The four doctors from Newton-Wellesley say the all-too-human pressure, angst, and loneliness of early adolescence “ha[ve] been magnified during the pandemic in the absence of in-person sports, clubs, classes and everyday social interactions with peers and mentors.” “In this environment,” they emphasize, “big emotions are amplified, and teens — especially young ones — need steady hands and a safe harbor.” 

Now more than ever, they assert that “we must keep showing up for our young people: making sure they know they are loved, listening to them even when we are tired, finding them help when they need it, and providing a solid place to land.”

For any and all who need it, the Crisis Text Line and the National Suicide Prevention Lifeline provide information and support free of cost. Resources like QPR Institute and Mental Health First Aid offer resources for individuals to better address initial warning signs. And parents should proactively distance adolescents from “easy access to lethal means of self-harm,” such as unlocked firearms and unused medications. 

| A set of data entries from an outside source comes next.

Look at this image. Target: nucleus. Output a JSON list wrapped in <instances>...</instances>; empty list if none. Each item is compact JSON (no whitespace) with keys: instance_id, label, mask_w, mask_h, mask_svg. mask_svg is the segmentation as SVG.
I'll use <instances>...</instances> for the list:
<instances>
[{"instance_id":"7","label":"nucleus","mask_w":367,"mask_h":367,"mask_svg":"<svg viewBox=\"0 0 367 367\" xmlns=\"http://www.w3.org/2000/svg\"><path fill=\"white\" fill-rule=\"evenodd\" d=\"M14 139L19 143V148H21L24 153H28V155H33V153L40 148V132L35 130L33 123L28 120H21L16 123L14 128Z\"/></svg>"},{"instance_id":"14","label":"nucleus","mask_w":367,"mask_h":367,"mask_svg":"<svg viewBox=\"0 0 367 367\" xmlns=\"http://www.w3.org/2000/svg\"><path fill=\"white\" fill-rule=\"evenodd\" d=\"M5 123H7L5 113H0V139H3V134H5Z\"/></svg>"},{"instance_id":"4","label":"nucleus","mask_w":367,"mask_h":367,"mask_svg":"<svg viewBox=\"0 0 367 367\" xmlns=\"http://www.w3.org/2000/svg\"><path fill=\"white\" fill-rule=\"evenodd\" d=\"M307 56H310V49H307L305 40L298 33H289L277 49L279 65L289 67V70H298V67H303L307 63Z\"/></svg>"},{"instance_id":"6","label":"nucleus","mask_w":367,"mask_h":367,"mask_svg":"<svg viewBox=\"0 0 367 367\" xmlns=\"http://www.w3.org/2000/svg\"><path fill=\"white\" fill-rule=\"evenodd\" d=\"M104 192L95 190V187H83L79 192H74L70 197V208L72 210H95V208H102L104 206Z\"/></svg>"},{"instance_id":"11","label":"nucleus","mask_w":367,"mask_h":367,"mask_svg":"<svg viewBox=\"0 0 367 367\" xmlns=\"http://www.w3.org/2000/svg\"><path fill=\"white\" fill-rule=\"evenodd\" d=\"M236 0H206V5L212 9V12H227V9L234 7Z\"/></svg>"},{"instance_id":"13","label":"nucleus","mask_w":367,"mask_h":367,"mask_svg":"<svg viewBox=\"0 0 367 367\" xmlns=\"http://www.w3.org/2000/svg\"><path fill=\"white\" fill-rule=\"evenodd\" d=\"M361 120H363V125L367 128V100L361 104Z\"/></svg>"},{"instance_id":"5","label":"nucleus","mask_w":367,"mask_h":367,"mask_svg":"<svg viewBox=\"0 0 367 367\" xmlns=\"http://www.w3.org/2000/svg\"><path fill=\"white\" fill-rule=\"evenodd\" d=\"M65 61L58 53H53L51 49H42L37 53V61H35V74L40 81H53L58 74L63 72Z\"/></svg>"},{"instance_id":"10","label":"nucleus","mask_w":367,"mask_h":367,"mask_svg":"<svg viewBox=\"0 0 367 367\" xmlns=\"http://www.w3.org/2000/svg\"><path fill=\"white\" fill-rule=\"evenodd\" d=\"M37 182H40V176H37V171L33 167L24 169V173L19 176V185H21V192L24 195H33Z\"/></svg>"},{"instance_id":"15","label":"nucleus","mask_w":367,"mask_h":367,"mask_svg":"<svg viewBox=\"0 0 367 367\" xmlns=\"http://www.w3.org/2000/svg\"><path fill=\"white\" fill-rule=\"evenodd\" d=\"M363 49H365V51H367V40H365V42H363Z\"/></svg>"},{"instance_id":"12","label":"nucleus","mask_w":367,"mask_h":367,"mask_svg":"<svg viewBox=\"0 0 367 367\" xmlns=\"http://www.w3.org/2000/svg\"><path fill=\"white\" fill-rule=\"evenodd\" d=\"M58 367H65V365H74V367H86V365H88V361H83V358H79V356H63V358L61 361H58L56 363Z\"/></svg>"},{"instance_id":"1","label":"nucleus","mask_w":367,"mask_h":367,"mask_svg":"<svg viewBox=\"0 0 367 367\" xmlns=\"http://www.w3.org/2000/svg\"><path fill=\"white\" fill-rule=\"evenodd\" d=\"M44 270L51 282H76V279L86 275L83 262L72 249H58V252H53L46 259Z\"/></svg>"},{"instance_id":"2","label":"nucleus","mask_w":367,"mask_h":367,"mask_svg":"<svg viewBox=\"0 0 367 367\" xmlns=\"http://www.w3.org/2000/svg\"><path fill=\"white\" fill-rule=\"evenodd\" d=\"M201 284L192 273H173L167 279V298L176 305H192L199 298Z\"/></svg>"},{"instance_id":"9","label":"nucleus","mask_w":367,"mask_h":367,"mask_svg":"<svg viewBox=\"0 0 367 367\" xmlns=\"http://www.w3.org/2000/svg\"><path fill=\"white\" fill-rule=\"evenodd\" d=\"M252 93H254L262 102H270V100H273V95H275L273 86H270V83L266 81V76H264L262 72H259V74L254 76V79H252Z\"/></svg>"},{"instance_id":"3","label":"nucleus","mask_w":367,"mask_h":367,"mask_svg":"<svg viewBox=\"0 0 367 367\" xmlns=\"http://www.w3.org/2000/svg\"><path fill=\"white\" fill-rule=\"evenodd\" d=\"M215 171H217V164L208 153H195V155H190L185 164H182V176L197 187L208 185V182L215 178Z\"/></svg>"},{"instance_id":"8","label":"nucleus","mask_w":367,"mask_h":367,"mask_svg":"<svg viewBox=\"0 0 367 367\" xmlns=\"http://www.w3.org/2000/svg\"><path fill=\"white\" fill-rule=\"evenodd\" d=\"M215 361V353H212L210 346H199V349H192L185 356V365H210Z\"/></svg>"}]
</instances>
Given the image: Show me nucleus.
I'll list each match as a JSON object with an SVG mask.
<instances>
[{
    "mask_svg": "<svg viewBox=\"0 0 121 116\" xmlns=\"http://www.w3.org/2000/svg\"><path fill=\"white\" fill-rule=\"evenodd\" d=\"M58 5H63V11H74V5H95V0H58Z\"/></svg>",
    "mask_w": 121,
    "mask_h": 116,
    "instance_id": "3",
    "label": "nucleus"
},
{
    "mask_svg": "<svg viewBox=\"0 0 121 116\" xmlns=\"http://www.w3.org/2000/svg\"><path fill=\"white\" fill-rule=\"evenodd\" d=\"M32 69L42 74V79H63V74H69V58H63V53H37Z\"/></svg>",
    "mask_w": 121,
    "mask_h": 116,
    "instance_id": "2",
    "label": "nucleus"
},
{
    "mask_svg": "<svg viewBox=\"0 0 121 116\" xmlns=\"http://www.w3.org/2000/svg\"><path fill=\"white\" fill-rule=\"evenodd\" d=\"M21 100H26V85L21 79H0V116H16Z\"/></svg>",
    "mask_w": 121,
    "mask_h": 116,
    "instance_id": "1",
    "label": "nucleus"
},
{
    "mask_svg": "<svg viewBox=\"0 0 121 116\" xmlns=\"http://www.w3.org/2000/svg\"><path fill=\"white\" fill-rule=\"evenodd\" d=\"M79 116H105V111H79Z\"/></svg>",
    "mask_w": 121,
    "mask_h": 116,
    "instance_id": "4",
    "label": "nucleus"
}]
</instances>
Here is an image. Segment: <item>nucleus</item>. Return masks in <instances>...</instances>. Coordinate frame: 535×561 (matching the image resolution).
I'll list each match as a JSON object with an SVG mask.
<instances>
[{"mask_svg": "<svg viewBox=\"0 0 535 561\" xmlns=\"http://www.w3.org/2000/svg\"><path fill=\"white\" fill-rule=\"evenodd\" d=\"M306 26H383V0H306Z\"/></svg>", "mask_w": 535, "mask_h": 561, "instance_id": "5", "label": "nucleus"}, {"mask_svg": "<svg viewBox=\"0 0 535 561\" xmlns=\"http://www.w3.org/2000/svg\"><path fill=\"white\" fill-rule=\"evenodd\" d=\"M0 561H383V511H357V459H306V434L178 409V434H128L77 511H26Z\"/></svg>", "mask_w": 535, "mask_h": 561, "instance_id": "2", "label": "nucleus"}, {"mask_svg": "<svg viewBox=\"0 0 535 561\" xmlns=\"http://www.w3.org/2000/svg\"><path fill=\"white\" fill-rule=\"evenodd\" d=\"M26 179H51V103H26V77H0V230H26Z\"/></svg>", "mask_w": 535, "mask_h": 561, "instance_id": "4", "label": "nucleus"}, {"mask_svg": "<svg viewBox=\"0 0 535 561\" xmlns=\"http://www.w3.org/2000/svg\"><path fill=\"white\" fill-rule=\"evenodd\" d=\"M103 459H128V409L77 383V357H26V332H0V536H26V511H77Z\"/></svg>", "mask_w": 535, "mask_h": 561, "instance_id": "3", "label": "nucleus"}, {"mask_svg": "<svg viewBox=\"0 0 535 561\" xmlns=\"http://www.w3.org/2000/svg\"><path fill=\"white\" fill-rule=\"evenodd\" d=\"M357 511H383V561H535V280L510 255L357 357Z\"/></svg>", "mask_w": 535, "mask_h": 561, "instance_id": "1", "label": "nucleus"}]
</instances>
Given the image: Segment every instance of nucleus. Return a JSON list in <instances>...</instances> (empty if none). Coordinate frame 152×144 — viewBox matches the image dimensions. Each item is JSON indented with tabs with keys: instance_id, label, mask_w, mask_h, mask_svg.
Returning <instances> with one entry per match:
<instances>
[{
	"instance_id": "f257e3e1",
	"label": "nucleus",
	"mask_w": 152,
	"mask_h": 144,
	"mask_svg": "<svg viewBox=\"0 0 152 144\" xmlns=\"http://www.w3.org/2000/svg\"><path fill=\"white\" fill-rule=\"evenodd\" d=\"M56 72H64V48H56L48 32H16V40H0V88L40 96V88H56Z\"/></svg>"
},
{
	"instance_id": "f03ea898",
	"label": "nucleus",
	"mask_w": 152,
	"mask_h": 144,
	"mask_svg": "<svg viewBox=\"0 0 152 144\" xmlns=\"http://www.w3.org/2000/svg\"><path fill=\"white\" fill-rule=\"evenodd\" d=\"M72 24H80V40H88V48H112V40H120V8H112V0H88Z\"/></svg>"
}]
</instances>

However, while there are many free mental health resources available to all, mental health providers remain overwhelmed, as they “[struggle] to meet the increased demand.” They aren’t the only ones. Parents and caregivers are also struggling to help their kids. Meanwhile, adults are also suffering from increased symptoms of depression and anxiety. 

The current mental health crisis appears to be a direct consequence of society’s response to the pandemic. And the four Newton-Wellesley doctors predict that the fallout from COVID will be persistent. 

Even as Americans resume their pre-pandemic lives, they say, “We are still in the thick of the fallout from COVID-19 and [should] expect children and teens [to] continue to struggle for some time.”